En un intento por desviar la atención de la crisis de seguridad que ahoga a México, la precandidata presidencial de Morena, Claudia Sheinbaum Pardo, ha lanzado una andanada de críticas contra los expresidentes Vicente Fox Quesada y Felipe Calderón Hinojosa, a quienes acusa de hipocresía y de ignorar el legado de violencia que, según ella, dejaron en el país.
Las declaraciones de Sheinbaum, vertidas en un tono que busca capitalizar el descontento popular, se centran en cuestionar la popularidad de ambos exmandatarios panistas, sugiriendo que su reconocimiento público contrasta con las políticas que implementaron y que, a su juicio, sentaron las bases para la actual espiral de violencia.
"Hay mucha hipocresía", sentenció la exjefa de gobierno de la Ciudad de México, en referencia a la percepción pública de Fox y Calderón. Sin embargo, su discurso omite convenientemente cualquier autocrítica sobre la estrategia de seguridad implementada por el gobierno de Andrés Manuel López Obrador, bajo el cual la violencia no solo no ha disminuido, sino que en muchos indicadores ha escalado.
La estrategia de "abrazos, no balazos", promovida por el actual gobierno, ha sido objeto de severas críticas por parte de analistas y la oposición, quienes señalan su ineficacia para contener a los grupos criminales que operan con impunidad en vastas regiones del territorio nacional.
Sheinbaum, quien busca suceder a López Obrador, parece emular la retórica presidencial, buscando proyectar una imagen de continuidad y, al mismo tiempo, de diferenciación con los gobiernos anteriores, especialmente los del Partido Acción Nacional (PAN).
La crítica hacia Fox y Calderón se enfoca en la supuesta falta de autocrítica sobre el periodo en que gobernaron, particularmente en lo referente a la lucha contra el narcotráfico. Sheinbaum insinuó que la alianza contra el narcotráfico de Calderón representó un regreso a la "guerra contra el narco", una política que, según ella, tuvo consecuencias devastadoras.
No obstante, la propia Sheinbaum ha sido señalada por su gestión en la Ciudad de México, donde los índices de criminalidad, si bien presentados de forma favorable por su administración, han mostrado tendencias preocupantes en delitos de alto impacto y en la presencia de organizaciones criminales.
La narrativa de Sheinbaum busca pintar un cuadro donde los problemas de seguridad actuales son una herencia de administraciones pasadas, exculpando así al gobierno de la Cuarta Transformación de cualquier responsabilidad.

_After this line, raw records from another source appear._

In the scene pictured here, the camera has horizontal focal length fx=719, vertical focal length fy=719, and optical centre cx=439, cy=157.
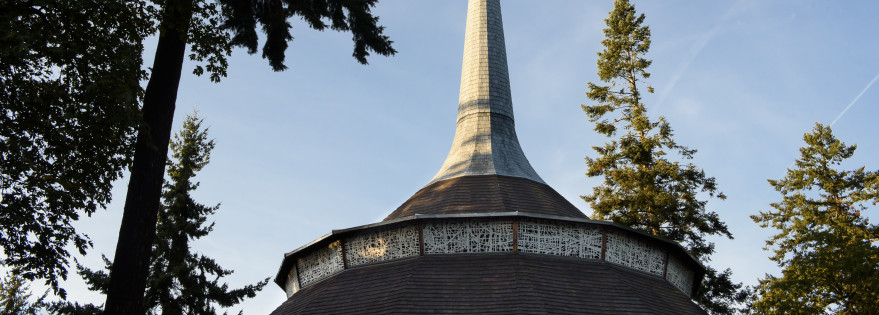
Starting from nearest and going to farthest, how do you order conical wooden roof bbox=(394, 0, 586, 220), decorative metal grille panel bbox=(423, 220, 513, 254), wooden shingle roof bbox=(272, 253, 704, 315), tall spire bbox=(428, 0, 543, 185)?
wooden shingle roof bbox=(272, 253, 704, 315), decorative metal grille panel bbox=(423, 220, 513, 254), conical wooden roof bbox=(394, 0, 586, 220), tall spire bbox=(428, 0, 543, 185)

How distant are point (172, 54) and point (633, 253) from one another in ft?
36.4

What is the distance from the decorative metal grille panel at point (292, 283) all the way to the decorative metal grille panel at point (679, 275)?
8.96 m

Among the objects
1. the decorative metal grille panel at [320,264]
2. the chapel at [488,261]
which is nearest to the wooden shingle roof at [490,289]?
the chapel at [488,261]

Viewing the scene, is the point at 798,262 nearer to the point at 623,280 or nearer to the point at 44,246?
the point at 623,280

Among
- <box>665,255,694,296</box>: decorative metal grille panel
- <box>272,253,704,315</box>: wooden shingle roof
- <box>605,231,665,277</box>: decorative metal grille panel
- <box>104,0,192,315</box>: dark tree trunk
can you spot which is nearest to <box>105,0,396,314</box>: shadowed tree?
<box>104,0,192,315</box>: dark tree trunk

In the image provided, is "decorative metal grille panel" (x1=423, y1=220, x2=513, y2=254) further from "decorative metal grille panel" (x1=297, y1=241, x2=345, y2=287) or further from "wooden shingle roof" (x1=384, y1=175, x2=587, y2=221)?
"decorative metal grille panel" (x1=297, y1=241, x2=345, y2=287)

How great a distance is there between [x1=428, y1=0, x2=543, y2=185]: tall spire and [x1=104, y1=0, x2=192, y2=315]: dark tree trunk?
1050 cm

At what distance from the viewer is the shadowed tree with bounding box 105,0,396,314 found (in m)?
8.28

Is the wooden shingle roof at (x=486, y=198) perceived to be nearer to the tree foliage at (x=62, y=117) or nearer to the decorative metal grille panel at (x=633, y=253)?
the decorative metal grille panel at (x=633, y=253)

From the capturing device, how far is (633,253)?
16.4 m

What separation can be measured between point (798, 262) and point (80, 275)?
1798cm

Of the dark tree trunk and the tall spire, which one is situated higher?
the tall spire

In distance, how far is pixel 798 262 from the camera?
15062mm

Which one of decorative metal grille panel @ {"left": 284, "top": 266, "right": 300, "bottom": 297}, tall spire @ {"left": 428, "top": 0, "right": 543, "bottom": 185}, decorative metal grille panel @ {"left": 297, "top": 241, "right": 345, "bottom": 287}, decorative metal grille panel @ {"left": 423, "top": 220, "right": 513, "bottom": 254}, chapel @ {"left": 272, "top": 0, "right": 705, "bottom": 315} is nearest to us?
chapel @ {"left": 272, "top": 0, "right": 705, "bottom": 315}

Esta estrategia discursiva, sin embargo, choca frontalmente con la realidad que viven miles de mexicanos, quienes a diario son víctimas de la violencia, la extorsión y la inseguridad, fenómenos que no han cesado bajo el mandato de López Obrador.
La oposición ha respondido a las declaraciones de Sheinbaum, calificándolas de "cortina de humo" para evadir la discusión sobre los fracasos en materia de seguridad del gobierno actual. Señalan que la precandidata morenista debería enfocar sus esfuerzos en proponer soluciones concretas y no en descalificar a sus antecesores.
Analistas políticos coinciden en que el ataque de Sheinbaum a Fox y Calderón es una maniobra calculada para movilizar a su base electoral y para intentar consolidar su imagen como la opción más viable para el futuro del país, a pesar de las evidentes deficiencias en la estrategia de seguridad.
La pregunta que queda en el aire es si esta estrategia de confrontación y evasión de responsabilidades resonará entre el electorado, o si, por el contrario, la ciudadanía demandará respuestas claras y efectivas ante la persistente crisis de inseguridad que marca el sexenio.
El legado de violencia que Sheinbaum atribuye a Fox y Calderón es, paradójicamente, una sombra que también persigue a la actual administración, y su intento por desmarcarse de él podría resultar contraproducente si no se acompaña de resultados tangibles en la pacificación del país.